History of Science Museum: Collection Database Search


Inventory no. 52869 - Former Display Label

The Saphæa Arzachelis

The universal astrolabe projection developed by az-Zarqellu in Toledo in the 11th century (see the label 'The az-Zarqellu Projection' in the vertical bay displaying maghribî astrolabes) was known in medieval Christian Europe as saphæa arzachelis. This projection, described in 13th century translations, from different Arabic originals, both in the Libros del saber (c.1277) of Alfonso el Sabio of Castile and by Prophatius Judæus in 1263, appears later to have been forgotten, or little used, until its reintroduction in the 16th century by Gemma Frisius who called it the astrolabum catholicum (see the label 'The Astrolabum Catholicum of Gemma Frisius' in one of the horizontal cases to the left).

The mater (lower right) of the late Gothic astrolabe of ?c. 1400 shown here is one of the very few examples of this projection on a non-Islamic astrolabe before its reintroduction by Gemma Frisius. Another example occurs on an astrolabe of 1486 by Hans Dorn, now in the Muzeum Universytetu Jagiellonskiego, Cracow, Poland.

The astrolabe is neither signed nor dated and its origins are unknown. Brass.
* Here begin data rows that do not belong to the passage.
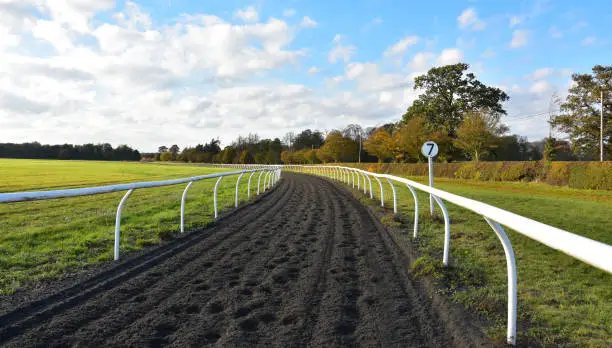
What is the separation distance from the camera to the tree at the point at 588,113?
2852cm

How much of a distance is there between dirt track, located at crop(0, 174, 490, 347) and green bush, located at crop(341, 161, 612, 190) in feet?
62.0

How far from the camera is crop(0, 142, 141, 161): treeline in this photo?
98500 millimetres

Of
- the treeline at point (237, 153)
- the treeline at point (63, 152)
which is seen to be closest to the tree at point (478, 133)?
the treeline at point (237, 153)

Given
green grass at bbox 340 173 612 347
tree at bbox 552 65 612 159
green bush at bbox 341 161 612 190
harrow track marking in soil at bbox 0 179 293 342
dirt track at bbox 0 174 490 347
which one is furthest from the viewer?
tree at bbox 552 65 612 159

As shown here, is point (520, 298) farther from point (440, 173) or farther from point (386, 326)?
point (440, 173)

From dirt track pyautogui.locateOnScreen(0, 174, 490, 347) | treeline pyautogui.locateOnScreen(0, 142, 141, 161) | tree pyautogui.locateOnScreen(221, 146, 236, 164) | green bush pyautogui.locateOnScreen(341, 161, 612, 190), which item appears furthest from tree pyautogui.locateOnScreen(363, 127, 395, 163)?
treeline pyautogui.locateOnScreen(0, 142, 141, 161)

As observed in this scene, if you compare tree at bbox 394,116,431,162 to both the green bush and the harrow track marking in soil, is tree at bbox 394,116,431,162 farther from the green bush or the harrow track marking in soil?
the harrow track marking in soil

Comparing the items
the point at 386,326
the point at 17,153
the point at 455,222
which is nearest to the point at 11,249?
the point at 386,326

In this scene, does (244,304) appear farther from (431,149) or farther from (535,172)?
(535,172)

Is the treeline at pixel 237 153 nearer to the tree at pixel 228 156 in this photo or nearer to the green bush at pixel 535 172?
the tree at pixel 228 156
Rete for twenty-three stars, all named: the star-pointers are of the 'wavy flame' type, three with flat rectangular bases, the remainder spring directly from the tracery. The rete appears to be of late Gothic type, most of the tracery consisting of a pattern of straight lines and circles; the section of the equinoctial band, however, is supported by two semi-quatrefoils, and what, in an earlier rete might have been a quatrefoil within the ecliptic circle, has been reduced to a small circle. An unusual feature is that the outer edge of the Capricorn band is cut with 120 teeth, and divided equally into twelve parts named with the months of the year. The position of the vernal point is difficult to determine but appears to be about 12 March. The month 'May' is written "madi" (i.e. madius), a form commonly found in medieval manuscripts from Spain and Portugal.
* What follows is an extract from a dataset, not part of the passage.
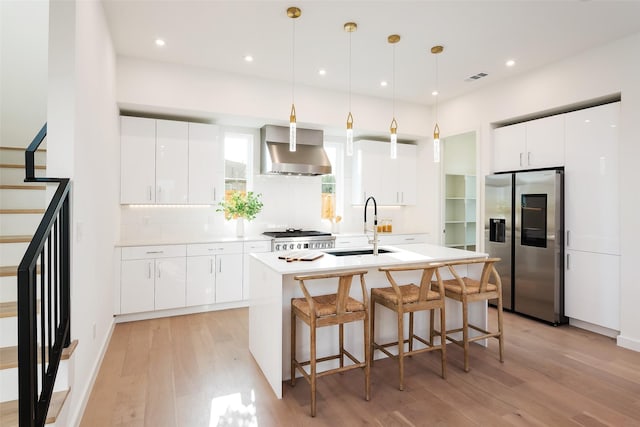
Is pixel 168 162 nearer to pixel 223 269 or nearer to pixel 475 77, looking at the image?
pixel 223 269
Two plates, for latitudes: 42°, 45°; 48°, 51°. On each of the plates the circle representing the Tropic of Capricorn is divided into 360° numbered clockwise from the meridian line. Apart from this very unusual feature, the plates are of the usual type with almucantars, azimuths, tropical and equinoctial circles, lines of unequal hours, and the line of twilight.

On the back are a shadow-square, an unequal hour diagram, a zodiac/calendar scale (0° Aries = 111/2 March; eccentric type) and the usual scale of degrees.
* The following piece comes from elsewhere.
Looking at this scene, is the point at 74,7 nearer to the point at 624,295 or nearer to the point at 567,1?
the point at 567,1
Certain features suggest that the back of this astrolabe was engraved, or partially re-engraved, at a later date than the construction of the rest of the instrument: the month 'May' is written "MAIVS" on the zodiac/calendar scale on the back, and not "madi" as on the rete; and the lettering on the back is Roman, whereas on the rete and the saphæa it is Lombardic.

The alidade, horse and pin, and the rule for use with the saphæa, are missing.